The multi-view approach provides the 3D geometric information that assembly robots need: depth from stereo triangulation, object pose from multi-angle correspondence, and occlusion-free tracking through viewpoint redundancy. When camera A's view is blocked by the robot's own gripper during insertion, cameras B and C maintain part visibility. This redundancy is not available in single-camera or even stereo datasets, and it is critical for training policies that must reason about 3D geometry during contact-rich manipulation.

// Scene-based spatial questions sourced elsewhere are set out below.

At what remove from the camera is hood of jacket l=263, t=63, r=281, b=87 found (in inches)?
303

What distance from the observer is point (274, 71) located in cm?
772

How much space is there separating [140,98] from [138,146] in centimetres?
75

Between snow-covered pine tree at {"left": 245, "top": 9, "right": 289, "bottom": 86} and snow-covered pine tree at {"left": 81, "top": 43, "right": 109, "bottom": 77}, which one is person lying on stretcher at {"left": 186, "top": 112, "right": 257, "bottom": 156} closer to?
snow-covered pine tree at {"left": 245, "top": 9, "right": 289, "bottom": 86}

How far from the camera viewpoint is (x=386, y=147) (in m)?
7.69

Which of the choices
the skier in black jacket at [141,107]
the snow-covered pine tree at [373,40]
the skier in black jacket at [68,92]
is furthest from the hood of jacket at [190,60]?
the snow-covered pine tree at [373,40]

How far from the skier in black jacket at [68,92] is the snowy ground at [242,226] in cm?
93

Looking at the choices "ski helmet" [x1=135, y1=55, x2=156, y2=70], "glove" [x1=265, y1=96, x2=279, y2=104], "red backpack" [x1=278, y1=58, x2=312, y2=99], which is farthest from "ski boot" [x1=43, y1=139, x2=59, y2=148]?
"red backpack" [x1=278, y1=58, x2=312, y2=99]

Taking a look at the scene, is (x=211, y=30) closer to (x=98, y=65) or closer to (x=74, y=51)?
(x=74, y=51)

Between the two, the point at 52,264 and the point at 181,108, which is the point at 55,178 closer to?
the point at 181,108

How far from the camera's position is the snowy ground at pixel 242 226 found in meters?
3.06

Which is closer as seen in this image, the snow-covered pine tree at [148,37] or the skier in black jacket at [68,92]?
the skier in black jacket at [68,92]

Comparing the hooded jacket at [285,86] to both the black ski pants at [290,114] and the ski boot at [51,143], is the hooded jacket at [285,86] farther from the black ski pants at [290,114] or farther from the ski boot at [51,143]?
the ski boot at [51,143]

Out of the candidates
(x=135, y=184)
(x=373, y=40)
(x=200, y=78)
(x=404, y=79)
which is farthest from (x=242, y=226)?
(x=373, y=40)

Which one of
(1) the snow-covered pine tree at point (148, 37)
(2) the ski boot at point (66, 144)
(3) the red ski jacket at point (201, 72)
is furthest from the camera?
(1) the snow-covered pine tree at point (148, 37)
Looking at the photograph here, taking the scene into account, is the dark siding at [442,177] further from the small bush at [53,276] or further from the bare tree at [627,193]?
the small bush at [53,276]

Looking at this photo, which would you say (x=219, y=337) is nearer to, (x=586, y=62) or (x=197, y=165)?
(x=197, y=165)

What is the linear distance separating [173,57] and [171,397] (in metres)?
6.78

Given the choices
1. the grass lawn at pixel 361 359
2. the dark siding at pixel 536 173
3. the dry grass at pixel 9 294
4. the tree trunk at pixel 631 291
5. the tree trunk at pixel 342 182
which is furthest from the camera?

Existing multi-view assembly datasets like Assembly101 focus on a single product type (toy take-apart kits) with limited diversity. Real manufacturing assembly spans an enormous range of complexity: PCB component placement, automotive sub-assembly, consumer electronics integration, mechanical fastening, cable routing, and quality inspection. Claru's multi-view assembly dataset captures 15+ distinct assembly configurations across electronics, automotive, consumer goods, and general mechanical assembly, with calibrated multi-camera setups that enable 3D reconstruction and novel view synthesis.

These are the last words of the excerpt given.